Cosmetic cleansers, if used properly, are very effective in removing dirt, debris and even germs however they do not have disinfecting properties so will not kill the bacteria and viruses that live on the skin. Consumers are advised to read the ingredients on the label; for cosmetics, ingredients are listed by their predominance in the formula. For liquid and wipe products, this is often water (sometimes declared as “aqua”).
Finally, there are those products that are considered OTC antiseptic drugs. These are easily identifiable by the Drug Facts panel on the package. [Side note: if the hand sanitizer does not have a Drug Facts panel, it serves as an indicator that the company is not familiar with the regulations so should be avoided.]
Hand sanitizers can be marketed as antiseptic washes (intended for use with water) or rubs (to be used without water); and either type can be marketed as liquids, gels or wipes but there are slight differences in allowable active ingredients.
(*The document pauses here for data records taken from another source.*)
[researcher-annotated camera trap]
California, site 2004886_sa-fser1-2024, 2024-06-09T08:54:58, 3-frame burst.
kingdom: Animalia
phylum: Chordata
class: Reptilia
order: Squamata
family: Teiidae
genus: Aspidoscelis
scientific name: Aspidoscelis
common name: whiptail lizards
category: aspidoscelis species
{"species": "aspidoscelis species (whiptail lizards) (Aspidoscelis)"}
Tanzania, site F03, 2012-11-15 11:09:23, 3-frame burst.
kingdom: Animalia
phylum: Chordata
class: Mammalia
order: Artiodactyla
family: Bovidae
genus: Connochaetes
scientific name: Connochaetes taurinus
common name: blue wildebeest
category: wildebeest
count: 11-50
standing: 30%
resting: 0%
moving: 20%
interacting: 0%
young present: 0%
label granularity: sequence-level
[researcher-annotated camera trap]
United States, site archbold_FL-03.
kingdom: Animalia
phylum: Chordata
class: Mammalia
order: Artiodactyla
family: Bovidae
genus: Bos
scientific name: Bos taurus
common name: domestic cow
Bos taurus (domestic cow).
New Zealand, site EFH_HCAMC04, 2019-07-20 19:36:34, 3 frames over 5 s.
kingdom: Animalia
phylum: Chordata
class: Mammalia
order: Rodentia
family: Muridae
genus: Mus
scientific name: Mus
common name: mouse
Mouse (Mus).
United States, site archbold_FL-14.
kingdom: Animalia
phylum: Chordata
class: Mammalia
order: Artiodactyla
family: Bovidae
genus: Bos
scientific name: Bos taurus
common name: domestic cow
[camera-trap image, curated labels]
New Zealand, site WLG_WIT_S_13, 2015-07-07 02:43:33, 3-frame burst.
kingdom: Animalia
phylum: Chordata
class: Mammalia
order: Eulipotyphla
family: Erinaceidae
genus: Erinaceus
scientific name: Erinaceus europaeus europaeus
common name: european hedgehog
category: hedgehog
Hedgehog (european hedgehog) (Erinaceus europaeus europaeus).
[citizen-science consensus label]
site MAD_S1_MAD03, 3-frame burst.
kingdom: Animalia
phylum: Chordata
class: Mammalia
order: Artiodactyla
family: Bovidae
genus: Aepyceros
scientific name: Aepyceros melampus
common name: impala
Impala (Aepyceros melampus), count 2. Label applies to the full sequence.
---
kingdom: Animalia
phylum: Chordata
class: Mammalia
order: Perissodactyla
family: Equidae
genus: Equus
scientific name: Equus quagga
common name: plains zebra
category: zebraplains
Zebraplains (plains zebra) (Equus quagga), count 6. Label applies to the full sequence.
Washes should only have the active ingredients benzalkonium chloride, benzethonium chloride or chloroxylenol while the rubs will contain alcohol (ethanol or isopropyl) or benzalkonium chloride as active ingredients.
When COVID hit the country last year, the FDA relaxed some of the rules regarding the manufacture of hand sanitizers in order to quickly meet the increased demand. While this was a seemingly wise move at the time, it unfortunately opened the doors to many rogue companies taking advantage of the situation. From my vantage point as a regulatory consultant to the pharmaceutical industry, it has been concerning to see what has transpired.
Perhaps most alarming is the number of products labeled as containing ethanol (which on the label may be declared as “ethyl alcohol” or just “alcohol”) but actually are formulated with methanol (or wood alcohol) which can be toxic when absorbed through the skin. This has been most notable on hand sanitizers coming from Mexico and has occurred with sufficient frequency that the FDA issued an import alert last month on all hand sanitizer products from Mexico. These will now undergo heightened scrutiny before being allowed entry into the U.S. Consumers should check any hand sanitizer products in their home; if the labels indicate that the product was made in Mexico (which is a Customs and Border Protection requirement), they should be discarded or at least used with caution.
Another area of FDA concern has been hand sanitizers with food flavors or scents or labels with graphics depicting food items (e.g., strawberries). The agency issued a safety alert last August after receiving numerous reports of children being poisoned by ingesting such products. Adverse events associated with ingestion of hand sanitizers include effects on the heart or central nervous system which have resulted in both hospitalizations and death, according to FDA. If you have children or grandchildren in your home, it’s advisable to avoid purchasing these products.
Lastly, having reviewed hundreds of hand sanitizer labels over the past year, it’s clear to me that there are many companies that should not be in the pharmaceutical business, even with seemingly good intentions of providing a much-needed product. The FDA has only limited resources so is appropriately concentrating its efforts on those products that present the greatest risk to the public. However, as consumers, we need to educate ourselves by reading product labels to ensure that we are using the right product for the right purpose.
Susan Crane is a resident of Big Canoe and president of OTC Compliance, LLC, providing regulatory consulting services to pharmaceutical companies involved in the manufacture, sale and distribution of OTC drugs, cosmetics and dietary supplements.